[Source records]
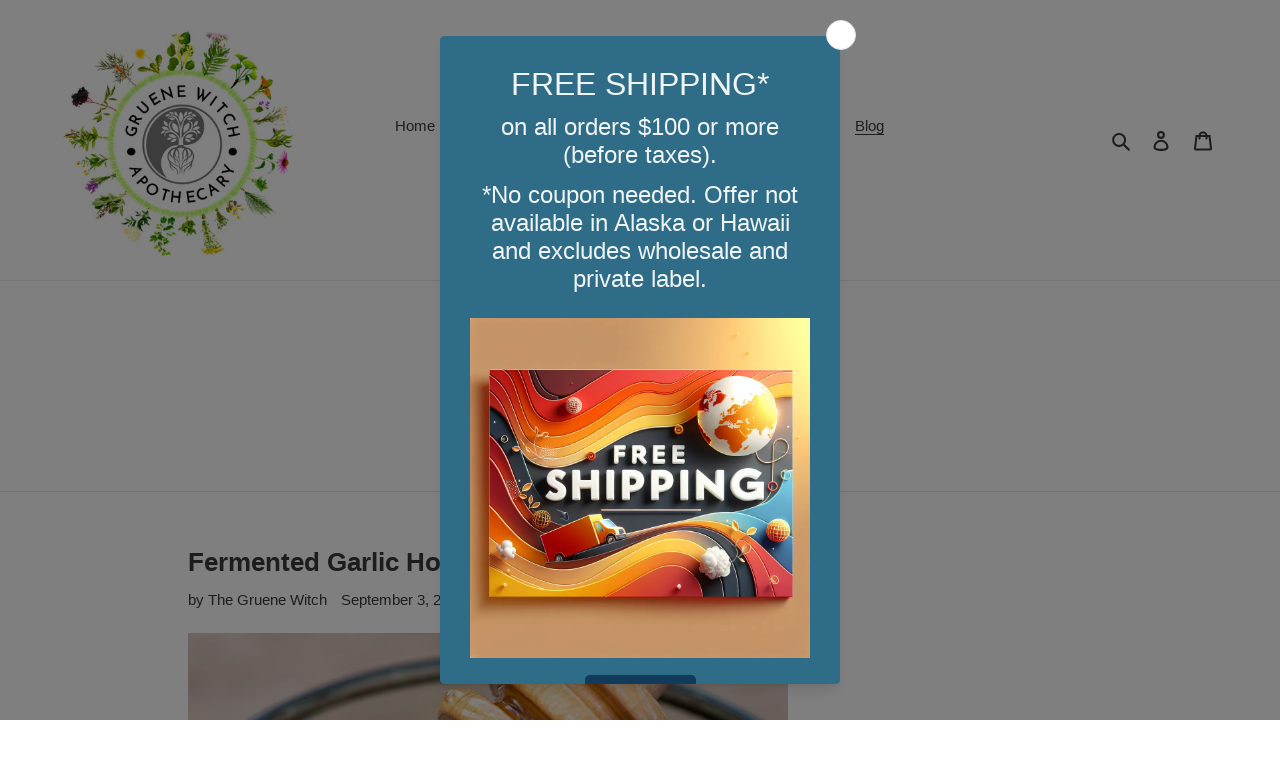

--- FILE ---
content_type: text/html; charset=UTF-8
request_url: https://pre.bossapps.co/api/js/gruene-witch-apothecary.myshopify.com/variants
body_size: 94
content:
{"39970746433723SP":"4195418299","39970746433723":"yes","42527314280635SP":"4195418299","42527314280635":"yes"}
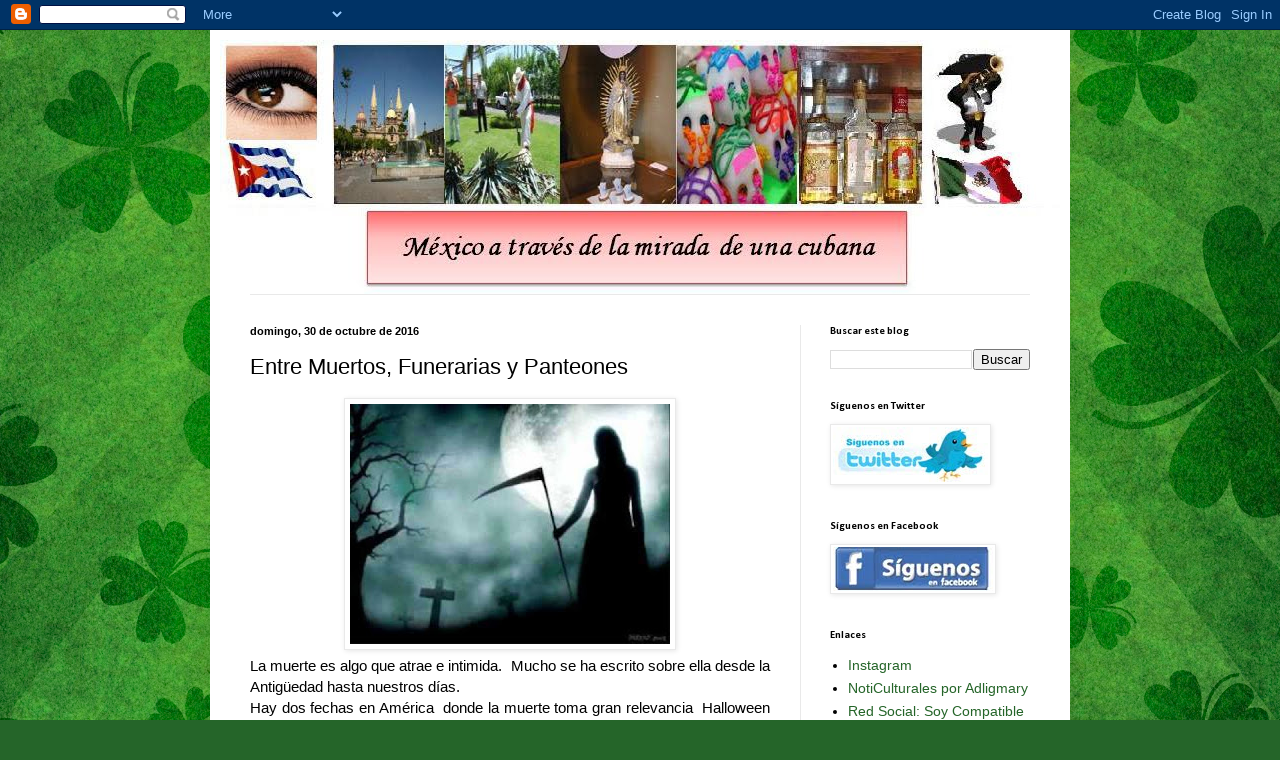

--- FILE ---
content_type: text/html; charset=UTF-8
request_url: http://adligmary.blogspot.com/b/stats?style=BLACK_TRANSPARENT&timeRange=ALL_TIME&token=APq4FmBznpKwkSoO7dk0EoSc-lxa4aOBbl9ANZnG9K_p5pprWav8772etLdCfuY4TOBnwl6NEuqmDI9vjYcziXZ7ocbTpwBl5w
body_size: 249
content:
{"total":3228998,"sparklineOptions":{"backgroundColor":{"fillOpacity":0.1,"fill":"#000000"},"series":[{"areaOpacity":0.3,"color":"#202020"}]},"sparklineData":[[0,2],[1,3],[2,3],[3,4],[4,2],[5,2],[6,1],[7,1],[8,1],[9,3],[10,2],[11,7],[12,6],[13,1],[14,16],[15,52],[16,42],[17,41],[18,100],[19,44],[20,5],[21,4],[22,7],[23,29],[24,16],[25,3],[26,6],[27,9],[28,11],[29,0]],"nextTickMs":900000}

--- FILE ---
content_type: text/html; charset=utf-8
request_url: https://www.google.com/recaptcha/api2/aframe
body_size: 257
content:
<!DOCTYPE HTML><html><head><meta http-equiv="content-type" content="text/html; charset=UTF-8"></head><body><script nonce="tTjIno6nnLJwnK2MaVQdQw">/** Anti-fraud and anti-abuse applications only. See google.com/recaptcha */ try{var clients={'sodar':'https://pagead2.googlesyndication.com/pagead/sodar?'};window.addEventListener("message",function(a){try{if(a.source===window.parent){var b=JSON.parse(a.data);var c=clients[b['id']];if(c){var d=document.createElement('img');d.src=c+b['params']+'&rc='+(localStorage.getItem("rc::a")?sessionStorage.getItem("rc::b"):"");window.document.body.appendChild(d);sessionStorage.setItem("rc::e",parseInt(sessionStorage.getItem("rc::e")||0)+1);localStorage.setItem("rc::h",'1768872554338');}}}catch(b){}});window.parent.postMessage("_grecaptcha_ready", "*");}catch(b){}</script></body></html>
---
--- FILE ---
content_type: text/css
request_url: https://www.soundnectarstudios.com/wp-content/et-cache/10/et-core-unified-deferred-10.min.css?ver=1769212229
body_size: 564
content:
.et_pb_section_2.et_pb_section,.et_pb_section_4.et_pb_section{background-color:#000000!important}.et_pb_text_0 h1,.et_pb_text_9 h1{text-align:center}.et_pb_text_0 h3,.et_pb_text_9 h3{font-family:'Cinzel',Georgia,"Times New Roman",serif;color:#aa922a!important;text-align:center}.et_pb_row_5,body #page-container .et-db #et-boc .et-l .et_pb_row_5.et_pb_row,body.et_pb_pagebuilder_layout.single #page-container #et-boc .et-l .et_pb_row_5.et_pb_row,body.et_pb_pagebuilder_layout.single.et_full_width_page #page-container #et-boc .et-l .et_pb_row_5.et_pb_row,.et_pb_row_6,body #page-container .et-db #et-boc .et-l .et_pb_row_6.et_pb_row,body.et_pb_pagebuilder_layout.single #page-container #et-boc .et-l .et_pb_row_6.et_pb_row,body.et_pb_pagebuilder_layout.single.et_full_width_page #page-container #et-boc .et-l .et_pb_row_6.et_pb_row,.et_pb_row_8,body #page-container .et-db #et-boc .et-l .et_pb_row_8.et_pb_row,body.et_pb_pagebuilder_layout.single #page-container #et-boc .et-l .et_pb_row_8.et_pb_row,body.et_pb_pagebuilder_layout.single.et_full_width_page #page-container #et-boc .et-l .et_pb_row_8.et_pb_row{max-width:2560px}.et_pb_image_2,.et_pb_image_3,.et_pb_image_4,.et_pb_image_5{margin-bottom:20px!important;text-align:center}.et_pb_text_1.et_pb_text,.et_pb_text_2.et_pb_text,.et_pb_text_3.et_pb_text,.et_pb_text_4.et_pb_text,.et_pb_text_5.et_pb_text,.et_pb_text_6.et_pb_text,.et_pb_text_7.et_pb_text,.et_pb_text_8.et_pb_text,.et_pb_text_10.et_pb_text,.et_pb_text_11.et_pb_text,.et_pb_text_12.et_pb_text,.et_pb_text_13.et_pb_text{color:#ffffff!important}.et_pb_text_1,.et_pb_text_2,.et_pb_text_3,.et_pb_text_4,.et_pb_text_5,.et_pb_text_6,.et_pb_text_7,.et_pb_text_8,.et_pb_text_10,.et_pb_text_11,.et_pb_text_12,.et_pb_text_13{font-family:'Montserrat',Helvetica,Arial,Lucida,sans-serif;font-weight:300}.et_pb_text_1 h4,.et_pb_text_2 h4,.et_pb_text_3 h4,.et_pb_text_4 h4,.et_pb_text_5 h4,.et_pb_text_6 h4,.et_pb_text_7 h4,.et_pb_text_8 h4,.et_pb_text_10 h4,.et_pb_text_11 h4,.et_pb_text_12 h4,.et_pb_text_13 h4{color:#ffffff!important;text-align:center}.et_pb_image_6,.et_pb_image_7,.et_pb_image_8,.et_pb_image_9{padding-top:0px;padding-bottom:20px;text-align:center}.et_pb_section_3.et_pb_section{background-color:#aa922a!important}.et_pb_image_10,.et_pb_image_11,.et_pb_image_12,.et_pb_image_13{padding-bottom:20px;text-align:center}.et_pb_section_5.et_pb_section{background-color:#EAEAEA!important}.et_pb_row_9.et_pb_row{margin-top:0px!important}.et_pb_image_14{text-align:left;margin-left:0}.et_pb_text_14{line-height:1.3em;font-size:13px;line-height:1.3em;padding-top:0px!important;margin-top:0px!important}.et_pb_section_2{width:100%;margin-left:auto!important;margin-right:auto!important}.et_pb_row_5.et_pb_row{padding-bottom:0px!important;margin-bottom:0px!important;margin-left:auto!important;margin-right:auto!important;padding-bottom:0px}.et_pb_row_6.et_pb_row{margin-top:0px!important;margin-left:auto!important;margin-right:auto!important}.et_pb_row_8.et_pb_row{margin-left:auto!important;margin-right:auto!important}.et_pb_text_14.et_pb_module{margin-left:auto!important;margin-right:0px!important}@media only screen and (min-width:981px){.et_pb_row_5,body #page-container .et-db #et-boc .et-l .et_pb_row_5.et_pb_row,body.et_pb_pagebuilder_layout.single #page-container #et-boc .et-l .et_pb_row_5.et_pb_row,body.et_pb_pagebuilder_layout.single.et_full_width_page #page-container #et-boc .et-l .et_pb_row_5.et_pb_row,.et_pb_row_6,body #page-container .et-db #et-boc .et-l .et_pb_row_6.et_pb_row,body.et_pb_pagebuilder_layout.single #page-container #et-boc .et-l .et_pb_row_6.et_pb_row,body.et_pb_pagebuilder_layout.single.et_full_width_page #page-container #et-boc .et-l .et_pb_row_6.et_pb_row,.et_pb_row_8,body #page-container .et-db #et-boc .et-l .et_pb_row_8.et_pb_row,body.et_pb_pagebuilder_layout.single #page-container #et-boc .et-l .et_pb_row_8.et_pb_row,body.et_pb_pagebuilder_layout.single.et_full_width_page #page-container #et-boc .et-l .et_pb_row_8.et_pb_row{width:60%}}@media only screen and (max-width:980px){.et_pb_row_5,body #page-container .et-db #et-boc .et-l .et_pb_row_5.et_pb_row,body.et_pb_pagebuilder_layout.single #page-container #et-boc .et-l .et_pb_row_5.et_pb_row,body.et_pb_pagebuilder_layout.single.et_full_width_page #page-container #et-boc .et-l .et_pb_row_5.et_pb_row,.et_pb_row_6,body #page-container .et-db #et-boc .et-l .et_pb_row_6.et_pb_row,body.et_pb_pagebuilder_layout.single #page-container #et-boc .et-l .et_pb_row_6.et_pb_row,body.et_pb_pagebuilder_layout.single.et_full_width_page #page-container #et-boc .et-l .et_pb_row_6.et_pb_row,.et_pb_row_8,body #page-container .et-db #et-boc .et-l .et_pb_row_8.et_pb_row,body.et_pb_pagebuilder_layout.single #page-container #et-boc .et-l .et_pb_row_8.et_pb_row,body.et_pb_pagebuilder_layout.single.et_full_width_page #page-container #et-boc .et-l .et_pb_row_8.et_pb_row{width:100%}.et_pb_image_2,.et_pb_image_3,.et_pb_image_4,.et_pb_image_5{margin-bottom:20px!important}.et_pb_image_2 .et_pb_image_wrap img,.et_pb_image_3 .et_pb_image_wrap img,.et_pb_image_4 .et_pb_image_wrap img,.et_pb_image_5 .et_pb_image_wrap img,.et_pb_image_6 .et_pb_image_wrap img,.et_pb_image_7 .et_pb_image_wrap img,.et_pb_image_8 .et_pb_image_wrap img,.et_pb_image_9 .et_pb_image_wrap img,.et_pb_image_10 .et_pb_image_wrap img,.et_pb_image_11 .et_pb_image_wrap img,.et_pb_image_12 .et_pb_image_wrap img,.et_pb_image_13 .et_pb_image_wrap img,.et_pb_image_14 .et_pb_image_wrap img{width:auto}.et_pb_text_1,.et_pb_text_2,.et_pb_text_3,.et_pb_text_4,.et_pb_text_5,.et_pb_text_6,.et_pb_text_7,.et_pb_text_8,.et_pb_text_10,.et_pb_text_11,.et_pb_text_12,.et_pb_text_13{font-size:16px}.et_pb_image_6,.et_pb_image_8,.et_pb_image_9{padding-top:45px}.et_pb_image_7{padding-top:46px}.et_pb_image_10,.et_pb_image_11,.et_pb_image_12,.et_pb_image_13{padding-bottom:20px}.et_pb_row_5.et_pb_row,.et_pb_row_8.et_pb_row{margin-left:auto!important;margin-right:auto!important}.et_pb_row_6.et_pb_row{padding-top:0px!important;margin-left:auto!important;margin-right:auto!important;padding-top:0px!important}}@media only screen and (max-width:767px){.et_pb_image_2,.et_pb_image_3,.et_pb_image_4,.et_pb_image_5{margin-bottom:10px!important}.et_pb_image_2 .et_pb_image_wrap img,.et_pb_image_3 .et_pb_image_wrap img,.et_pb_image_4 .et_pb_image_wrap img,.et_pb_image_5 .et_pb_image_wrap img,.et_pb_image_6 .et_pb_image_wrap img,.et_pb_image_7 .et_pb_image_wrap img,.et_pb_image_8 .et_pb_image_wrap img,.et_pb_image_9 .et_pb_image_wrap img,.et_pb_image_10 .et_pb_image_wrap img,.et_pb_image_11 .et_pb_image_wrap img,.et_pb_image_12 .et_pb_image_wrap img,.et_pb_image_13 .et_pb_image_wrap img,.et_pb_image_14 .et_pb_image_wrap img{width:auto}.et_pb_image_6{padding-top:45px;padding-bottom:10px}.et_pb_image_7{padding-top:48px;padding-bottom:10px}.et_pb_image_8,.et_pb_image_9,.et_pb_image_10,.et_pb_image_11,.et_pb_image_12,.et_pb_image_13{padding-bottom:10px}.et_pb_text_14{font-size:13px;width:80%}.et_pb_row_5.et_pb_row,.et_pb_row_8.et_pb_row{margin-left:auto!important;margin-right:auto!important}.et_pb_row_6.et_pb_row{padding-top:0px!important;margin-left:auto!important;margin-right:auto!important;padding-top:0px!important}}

## TASK GOAL:
Search the entries for the string "recaptcha" and copy each line where it occurs.

## RESPONSE TO THIS EXERCISE:
request_url: https://www.google.com/recaptcha/api2/aframe
<!DOCTYPE HTML><html><head><meta http-equiv="content-type" content="text/html; charset=UTF-8"></head><body><script nonce="tTjIno6nnLJwnK2MaVQdQw">/** Anti-fraud and anti-abuse applications only. See google.com/recaptcha */ try{var clients={'sodar':'https://pagead2.googlesyndication.com/pagead/sodar?'};window.addEventListener("message",function(a){try{if(a.source===window.parent){var b=JSON.parse(a.data);var c=clients[b['id']];if(c){var d=document.createElement('img');d.src=c+b['params']+'&rc='+(localStorage.getItem("rc::a")?sessionStorage.getItem("rc::b"):"");window.document.body.appendChild(d);sessionStorage.setItem("rc::e",parseInt(sessionStorage.getItem("rc::e")||0)+1);localStorage.setItem("rc::h",'1768872554338');}}}catch(b){}});window.parent.postMessage("_grecaptcha_ready", "*");}catch(b){}</script></body></html>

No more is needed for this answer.